I implemented the program using Dijkstra's algorithm. I call it for each query on the source vertex(dijkstra returns the distance between source and all other vertices) and then return the minimum of these numbers.

const int M = 1000000;
std::unordered_set<int> T;
class Node {
public:
    int endVertex;  // stores the second vertex of the edge
    int weight;     // stores the weight required, it is the weight of the edge
    Node(int end, int weight) {
        this->endVertex = end;
        this->weight = weight;
    }
};

struct NodeComparator {
    bool operator()(const Node &first, const Node &second) {
        return first.weight > second.weight;
    }
};


class Graph {
private:
    std::unordered_map<int, std::vector<Node>> adjacencyList; // it's a vector because there may be repeated Nodes
    int numberOfVertices;

    std::vector<int> dijkstra(int source) {
        std::priority_queue<Node, std::vector<Node>, NodeComparator> heap;
        std::vector<int> distances(this->numberOfVertices, M);
        std::unordered_set<int> visited;
        // distance source->source is 0
        distances[source] = 0;
        heap.emplace(source, 0);
        while (!heap.empty()) {
            int vertex = heap.top().endVertex;
            heap.pop();
            // to avoid repetition
            if (visited.find(vertex) != visited.end()) {
                continue;
            }
            for (Node node: adjacencyList[vertex]) {
                // relaxation
                if (distances[node.endVertex] > distances[vertex] + node.weight) {
                    distances[node.endVertex] = distances[vertex] + node.weight;
                    heap.emplace(node.endVertex, distances[node.endVertex]);
                }
            }
            // mark as visited to avoid going through the same vertex again
            visited.insert(vertex);
        }
        return distances;
    }

    int answer(int source) {
        std::vector<int> distances = this->dijkstra(source);
        std::set<int> answer;
        for (int i: T) {
            answer.insert(distances[i]);
        }
        return *answer.begin();
    }
// other methods
};
// main()

However, my solution does not pass half the tests due to timeout. I replaced my dijkstra method with a Floyd-Warshall algorithm, which directly overrides the starting adjacency matrix, because I thought that the method would be called only once, and then each query would just find the minimum element in the source line of the matrix. This time the timeouts are even worse.
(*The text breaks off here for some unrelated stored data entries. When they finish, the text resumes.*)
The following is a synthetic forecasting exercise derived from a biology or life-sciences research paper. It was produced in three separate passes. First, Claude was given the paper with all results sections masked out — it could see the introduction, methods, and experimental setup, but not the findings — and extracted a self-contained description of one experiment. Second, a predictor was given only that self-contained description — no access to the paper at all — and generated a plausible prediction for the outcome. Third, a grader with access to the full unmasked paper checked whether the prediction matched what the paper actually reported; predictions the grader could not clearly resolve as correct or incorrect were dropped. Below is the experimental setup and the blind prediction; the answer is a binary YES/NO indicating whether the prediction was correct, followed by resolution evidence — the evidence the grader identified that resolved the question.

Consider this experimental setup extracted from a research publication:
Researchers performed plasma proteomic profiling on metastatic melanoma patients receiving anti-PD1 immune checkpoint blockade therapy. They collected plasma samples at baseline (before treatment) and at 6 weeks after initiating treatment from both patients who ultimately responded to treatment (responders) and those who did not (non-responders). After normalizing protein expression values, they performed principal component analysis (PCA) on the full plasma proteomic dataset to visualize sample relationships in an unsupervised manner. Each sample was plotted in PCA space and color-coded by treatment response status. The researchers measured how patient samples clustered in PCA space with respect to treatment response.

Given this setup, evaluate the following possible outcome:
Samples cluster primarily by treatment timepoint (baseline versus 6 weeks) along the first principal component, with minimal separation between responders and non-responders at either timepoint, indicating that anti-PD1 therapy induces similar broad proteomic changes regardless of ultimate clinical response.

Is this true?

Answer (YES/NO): NO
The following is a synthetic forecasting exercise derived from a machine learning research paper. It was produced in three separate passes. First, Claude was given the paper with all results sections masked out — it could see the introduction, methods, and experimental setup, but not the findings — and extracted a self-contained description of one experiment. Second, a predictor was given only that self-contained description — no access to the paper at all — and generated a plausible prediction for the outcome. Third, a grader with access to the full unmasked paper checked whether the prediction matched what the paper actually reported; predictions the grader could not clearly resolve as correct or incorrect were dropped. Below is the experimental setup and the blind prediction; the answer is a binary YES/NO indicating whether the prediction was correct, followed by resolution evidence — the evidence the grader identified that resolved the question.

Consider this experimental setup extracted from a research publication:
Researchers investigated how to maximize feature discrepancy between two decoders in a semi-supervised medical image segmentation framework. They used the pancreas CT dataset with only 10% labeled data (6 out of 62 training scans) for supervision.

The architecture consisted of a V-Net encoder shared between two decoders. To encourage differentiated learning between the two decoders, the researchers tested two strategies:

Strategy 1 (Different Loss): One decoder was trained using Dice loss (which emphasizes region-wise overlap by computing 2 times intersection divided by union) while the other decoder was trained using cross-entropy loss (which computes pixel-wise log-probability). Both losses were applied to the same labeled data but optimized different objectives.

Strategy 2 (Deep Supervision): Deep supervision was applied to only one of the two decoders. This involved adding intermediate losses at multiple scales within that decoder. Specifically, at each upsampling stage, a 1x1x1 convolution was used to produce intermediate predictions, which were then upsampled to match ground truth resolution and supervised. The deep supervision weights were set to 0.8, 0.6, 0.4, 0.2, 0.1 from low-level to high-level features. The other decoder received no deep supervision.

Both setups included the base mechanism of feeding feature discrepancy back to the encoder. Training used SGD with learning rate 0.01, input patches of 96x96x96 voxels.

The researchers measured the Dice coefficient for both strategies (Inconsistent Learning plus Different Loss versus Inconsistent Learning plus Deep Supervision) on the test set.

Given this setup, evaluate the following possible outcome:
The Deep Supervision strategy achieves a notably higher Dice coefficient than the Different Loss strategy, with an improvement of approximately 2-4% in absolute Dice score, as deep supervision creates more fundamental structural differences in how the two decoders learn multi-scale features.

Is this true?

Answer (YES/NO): NO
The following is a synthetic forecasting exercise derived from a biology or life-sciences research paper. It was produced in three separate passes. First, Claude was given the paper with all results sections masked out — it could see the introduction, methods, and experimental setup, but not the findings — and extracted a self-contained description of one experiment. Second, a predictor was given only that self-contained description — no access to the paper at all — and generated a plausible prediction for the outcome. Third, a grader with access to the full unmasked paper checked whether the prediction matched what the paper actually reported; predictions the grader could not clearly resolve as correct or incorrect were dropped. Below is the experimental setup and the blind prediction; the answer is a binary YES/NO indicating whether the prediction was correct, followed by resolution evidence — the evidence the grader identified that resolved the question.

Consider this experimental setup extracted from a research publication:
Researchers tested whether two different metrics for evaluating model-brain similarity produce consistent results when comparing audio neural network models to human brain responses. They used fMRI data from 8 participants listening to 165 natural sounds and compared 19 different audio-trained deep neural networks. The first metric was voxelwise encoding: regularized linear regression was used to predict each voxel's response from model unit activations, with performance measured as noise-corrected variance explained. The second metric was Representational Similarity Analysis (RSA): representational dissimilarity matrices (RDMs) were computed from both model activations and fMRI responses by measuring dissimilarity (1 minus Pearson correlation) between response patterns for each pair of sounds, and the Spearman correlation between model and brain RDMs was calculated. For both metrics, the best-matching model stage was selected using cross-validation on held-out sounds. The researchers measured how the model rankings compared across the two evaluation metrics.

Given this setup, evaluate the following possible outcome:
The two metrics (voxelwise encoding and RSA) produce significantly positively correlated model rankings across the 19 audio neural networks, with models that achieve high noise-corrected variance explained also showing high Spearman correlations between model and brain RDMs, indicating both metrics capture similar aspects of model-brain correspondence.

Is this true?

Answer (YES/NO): NO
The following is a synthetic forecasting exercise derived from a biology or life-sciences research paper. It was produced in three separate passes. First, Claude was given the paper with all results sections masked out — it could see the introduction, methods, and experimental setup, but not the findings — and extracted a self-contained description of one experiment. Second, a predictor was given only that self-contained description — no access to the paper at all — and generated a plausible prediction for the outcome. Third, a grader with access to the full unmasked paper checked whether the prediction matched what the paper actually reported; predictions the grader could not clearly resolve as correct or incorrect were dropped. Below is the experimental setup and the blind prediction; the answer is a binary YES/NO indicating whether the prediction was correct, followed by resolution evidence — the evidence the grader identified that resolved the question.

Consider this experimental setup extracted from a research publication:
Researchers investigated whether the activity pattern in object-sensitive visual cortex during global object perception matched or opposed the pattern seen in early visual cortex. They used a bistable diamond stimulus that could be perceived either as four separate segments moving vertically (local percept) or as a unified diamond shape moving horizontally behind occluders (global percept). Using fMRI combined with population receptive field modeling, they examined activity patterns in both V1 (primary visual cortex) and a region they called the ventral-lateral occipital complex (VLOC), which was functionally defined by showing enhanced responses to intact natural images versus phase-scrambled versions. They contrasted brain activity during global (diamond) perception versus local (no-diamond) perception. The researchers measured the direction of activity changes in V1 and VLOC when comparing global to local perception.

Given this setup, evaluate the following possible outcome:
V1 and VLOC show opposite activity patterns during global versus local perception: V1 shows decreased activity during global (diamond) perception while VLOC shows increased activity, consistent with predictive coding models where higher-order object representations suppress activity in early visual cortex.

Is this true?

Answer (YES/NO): YES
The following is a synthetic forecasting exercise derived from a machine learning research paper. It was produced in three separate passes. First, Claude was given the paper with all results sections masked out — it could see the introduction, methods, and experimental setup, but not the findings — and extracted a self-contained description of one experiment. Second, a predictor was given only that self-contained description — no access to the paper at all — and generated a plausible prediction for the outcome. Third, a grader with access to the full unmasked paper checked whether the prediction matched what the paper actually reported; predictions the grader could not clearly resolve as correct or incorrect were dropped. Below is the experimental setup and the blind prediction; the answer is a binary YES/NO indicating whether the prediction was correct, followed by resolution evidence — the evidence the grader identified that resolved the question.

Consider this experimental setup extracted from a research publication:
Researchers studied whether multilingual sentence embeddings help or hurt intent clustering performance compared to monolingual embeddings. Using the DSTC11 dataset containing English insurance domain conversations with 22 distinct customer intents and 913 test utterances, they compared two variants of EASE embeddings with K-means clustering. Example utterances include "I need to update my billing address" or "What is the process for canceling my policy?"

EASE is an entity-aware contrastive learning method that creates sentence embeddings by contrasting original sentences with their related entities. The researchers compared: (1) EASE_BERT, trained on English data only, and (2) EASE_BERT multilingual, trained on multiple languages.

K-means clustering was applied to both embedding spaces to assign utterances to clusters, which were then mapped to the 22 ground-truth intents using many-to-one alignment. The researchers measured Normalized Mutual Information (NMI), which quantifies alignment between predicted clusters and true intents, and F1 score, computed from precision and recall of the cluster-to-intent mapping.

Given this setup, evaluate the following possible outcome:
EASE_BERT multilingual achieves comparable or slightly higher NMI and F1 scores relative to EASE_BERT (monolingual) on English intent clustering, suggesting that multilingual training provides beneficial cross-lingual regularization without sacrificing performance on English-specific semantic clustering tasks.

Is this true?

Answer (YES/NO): NO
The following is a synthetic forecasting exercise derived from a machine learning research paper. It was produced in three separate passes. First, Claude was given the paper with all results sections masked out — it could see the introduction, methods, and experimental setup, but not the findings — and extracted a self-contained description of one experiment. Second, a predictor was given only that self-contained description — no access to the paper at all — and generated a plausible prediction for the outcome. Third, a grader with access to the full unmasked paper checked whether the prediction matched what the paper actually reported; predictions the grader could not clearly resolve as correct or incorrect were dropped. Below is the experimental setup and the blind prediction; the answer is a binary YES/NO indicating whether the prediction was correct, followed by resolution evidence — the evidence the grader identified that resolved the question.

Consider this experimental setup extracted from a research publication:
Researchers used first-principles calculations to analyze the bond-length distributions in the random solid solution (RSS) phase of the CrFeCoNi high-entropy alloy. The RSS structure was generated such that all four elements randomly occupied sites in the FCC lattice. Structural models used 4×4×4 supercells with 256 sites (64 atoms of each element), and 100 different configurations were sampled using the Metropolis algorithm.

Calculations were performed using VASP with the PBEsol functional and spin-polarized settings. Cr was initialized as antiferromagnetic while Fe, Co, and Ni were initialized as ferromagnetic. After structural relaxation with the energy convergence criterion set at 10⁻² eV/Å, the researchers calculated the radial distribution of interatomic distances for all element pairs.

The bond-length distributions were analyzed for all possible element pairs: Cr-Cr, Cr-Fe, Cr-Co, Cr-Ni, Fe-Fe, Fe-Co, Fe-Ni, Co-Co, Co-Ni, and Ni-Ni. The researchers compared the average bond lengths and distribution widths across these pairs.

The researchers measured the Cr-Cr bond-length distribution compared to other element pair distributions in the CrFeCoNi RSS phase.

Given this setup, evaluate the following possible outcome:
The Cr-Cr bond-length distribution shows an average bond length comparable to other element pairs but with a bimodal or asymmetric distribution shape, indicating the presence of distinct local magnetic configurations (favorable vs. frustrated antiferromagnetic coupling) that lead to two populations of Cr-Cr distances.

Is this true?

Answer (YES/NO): NO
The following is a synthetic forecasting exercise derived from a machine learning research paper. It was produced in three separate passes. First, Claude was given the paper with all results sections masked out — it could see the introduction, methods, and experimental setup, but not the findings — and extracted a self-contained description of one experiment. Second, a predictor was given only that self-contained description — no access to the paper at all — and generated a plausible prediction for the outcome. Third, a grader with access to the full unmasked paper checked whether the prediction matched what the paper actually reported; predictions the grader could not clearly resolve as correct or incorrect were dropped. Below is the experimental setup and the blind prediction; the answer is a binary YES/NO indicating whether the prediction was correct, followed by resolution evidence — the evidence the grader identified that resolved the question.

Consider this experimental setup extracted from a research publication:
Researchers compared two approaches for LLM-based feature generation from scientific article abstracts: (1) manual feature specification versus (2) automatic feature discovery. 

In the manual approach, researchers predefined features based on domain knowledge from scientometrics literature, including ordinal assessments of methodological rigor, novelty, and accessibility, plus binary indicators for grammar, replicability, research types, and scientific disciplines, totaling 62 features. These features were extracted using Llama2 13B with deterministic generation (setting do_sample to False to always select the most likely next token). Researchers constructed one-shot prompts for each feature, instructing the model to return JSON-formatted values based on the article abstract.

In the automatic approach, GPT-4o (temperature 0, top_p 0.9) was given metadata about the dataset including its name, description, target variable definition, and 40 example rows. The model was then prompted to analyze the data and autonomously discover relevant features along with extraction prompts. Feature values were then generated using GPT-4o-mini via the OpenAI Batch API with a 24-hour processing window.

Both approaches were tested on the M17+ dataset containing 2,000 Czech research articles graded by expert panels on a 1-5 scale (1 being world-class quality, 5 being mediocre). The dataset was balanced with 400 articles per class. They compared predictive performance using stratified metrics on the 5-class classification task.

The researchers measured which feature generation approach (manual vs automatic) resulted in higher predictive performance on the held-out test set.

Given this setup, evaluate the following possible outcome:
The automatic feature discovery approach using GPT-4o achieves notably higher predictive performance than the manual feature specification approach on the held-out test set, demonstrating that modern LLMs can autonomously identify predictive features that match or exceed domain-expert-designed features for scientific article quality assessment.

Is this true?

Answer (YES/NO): NO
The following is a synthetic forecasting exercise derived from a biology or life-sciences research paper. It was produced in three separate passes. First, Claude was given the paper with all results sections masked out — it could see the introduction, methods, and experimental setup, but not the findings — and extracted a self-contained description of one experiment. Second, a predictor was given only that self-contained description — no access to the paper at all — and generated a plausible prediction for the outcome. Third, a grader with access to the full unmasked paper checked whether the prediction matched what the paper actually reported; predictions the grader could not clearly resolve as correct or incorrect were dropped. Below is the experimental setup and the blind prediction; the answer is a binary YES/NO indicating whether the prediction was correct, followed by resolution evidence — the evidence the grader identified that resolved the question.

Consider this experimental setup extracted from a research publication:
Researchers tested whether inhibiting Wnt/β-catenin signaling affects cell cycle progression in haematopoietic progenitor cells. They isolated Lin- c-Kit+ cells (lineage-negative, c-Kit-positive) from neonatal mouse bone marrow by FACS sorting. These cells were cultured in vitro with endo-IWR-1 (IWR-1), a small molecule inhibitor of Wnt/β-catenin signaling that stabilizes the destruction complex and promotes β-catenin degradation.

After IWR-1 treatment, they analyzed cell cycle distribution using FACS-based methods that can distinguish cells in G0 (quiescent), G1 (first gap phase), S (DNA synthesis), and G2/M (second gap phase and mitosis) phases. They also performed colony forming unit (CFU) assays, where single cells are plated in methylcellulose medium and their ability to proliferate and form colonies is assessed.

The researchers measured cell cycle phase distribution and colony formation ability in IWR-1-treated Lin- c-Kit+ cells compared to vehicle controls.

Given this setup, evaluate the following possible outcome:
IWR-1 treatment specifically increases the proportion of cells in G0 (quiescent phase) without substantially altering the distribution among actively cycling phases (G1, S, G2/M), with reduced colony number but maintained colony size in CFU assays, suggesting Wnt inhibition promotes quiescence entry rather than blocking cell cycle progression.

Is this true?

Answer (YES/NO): NO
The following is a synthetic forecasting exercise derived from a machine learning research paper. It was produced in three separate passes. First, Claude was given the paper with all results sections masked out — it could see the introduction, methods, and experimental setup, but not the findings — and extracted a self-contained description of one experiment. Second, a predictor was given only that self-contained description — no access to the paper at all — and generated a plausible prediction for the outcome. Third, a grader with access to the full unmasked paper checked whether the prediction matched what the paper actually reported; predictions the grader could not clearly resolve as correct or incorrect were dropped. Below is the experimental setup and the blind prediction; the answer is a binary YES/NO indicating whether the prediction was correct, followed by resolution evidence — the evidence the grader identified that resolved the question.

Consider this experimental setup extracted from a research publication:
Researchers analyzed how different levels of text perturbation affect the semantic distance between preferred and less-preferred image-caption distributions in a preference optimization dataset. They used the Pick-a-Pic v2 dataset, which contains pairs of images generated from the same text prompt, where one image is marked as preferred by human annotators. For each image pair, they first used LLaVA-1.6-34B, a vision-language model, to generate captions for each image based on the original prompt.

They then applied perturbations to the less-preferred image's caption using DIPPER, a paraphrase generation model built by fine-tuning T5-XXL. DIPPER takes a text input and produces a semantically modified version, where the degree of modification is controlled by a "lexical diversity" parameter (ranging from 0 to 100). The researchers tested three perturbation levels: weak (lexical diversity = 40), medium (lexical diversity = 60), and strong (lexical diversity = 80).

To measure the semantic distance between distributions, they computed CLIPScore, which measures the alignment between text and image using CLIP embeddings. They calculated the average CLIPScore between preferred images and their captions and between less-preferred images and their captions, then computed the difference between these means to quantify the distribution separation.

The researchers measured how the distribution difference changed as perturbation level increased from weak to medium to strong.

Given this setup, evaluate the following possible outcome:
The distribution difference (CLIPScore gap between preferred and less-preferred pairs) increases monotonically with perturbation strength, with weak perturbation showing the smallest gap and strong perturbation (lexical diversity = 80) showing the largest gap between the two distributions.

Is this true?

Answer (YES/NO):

Is there a specific algorithm for efficient queries on shortest path? How can I improve my algorithm?

Answer 1

So, it turns out the problem needs to be solved in such a way, which calculates the result only once, instead of for each query, as I did previously. The solution is to add a fake vertex, which is connected to all vertices in the T set, and the weight of each of those edges is zero. Then, you have to do std::vector<int> distances = graph.dijkstra(this fake edge); and the answer of each query is distances[query].

Answer 2

This seems unnecessary

std::unordered_set<int> visited;

A normal vector does the job faster

std::vector<int> visited(numberOfVertices,0);

so you can replace

if (visited.find(vertex) != visited.end()) {

with the much faster

if( visited[vertex] )

and also

visited.insert(vertex);

becomes

visited[vertex] = 1;

---

Individual queries can be sped up

replace

    std::set<int> answer;
    for (int i: T) {
        answer.insert(distances[i]);
    }
    return *answer.begin();

with

int shortest = MAX_INT;
for (int d: distances) {
   if( d < shortest ) {
      shortest = d;
   }
}
return shortest;

---

Modify your dijsktra code to stop searching on a path when it reaches a T node - no need to go any further.

Answer 3

You can reverse all edges and find the shortest path from the set of T (run Dijkstra from all T vertices together) to some vertex S. And precalculate all distances to each S and answer to query in O(1).